> [Records for the task]:
<<<<
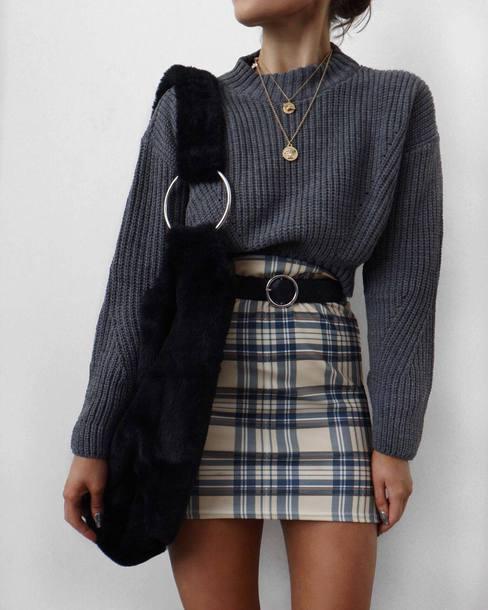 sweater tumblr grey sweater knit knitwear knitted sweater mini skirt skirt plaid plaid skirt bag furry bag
>>>>
<<<<
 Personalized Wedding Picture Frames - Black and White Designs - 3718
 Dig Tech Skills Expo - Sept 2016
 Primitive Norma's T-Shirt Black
>>>>
<<<<
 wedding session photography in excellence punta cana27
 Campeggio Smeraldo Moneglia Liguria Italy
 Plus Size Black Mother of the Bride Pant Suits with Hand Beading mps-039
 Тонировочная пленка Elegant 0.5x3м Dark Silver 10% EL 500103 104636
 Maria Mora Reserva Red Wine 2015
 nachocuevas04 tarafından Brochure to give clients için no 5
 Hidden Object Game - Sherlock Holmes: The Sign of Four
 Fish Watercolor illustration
>>>>
> [Prompt]: Search the records for the string "Black", and copy every line that holds it.

> [Task solution]:
 Personalized Wedding Picture Frames - Black and White Designs - 3718
 Primitive Norma's T-Shirt Black
 Plus Size Black Mother of the Bride Pant Suits with Hand Beading mps-039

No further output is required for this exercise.